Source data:
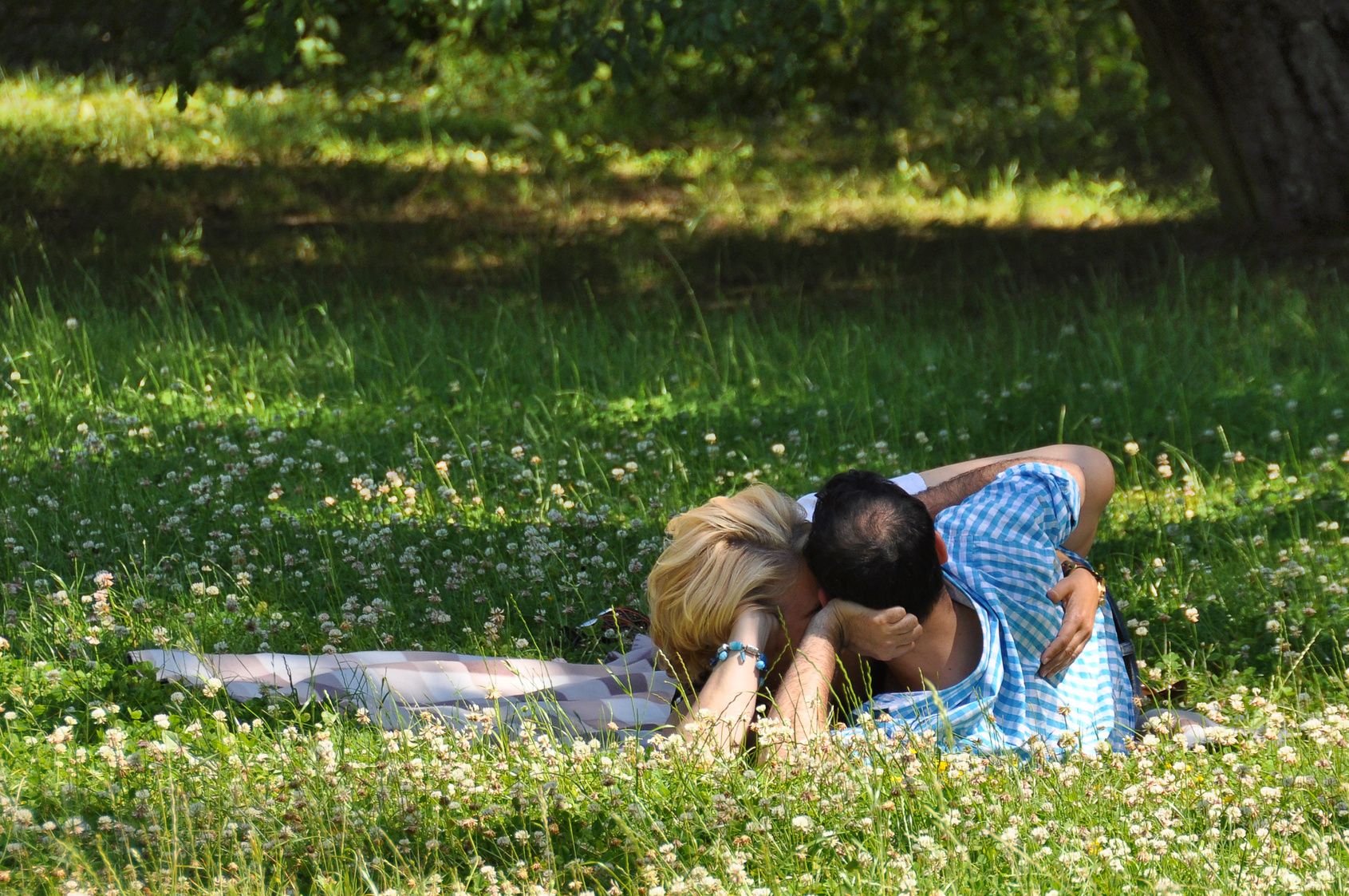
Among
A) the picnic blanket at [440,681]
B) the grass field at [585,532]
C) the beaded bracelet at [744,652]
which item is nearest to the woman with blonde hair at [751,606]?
the beaded bracelet at [744,652]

▶ _Instruction_
Format the rows above as a numbered list with the blank lines dropped, and omit the picture.

▶ _Answer to the task_
1. Among
2. A) the picnic blanket at [440,681]
3. B) the grass field at [585,532]
4. C) the beaded bracelet at [744,652]
5. which item is nearest to the woman with blonde hair at [751,606]?
6. the beaded bracelet at [744,652]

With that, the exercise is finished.